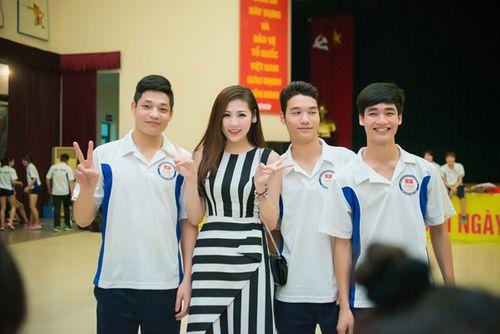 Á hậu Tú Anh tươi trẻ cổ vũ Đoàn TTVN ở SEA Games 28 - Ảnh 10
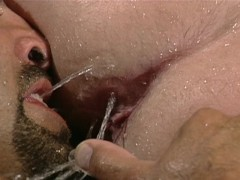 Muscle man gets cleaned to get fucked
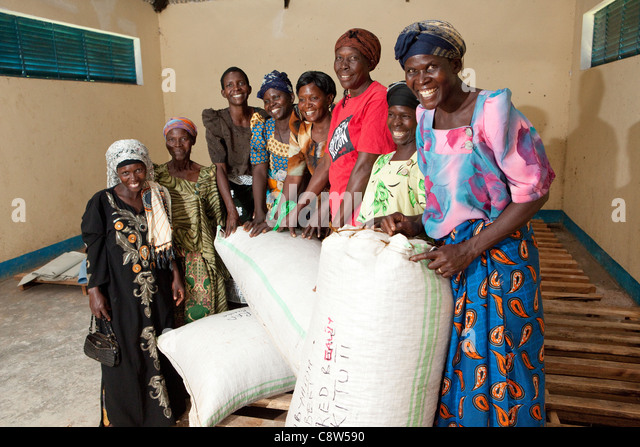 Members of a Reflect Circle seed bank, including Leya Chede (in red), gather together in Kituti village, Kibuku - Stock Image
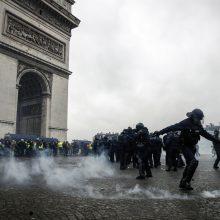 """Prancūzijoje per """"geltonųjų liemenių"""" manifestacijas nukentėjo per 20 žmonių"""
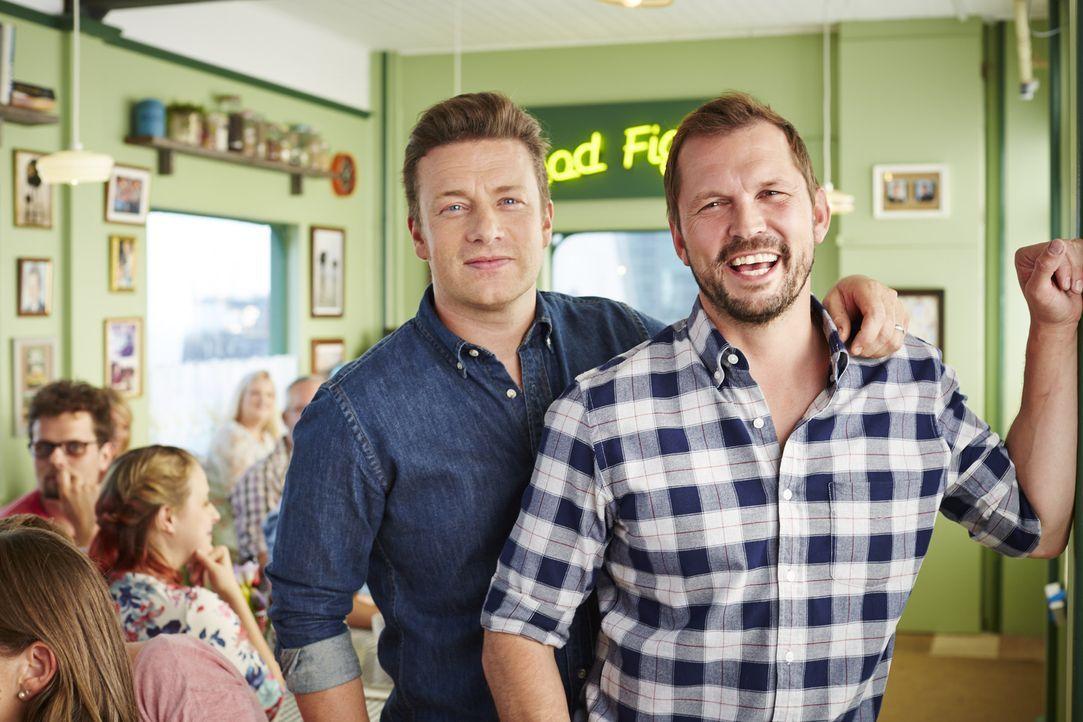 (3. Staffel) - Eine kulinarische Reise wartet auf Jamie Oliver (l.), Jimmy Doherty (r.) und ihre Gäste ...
::::
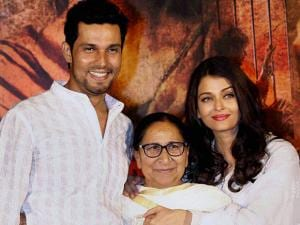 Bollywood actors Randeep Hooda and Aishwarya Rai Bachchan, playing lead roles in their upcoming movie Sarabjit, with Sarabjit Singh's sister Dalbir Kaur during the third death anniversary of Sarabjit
::::
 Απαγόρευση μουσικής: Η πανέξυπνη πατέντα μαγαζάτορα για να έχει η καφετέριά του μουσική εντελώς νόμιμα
::::
**Problem requirements:** What belongs in the answer is each line above from the line with "manifestacijas nukentėjo per" to the line with "(3. Staffel) - Eine", inclusive, reproduced exactly and free of pictures.

**The answer:**
 """Prancūzijoje per """"geltonųjų liemenių"""" manifestacijas nukentėjo per 20 žmonių"""
 (3. Staffel) - Eine kulinarische Reise wartet auf Jamie Oliver (l.), Jimmy Doherty (r.) und ihre Gäste ...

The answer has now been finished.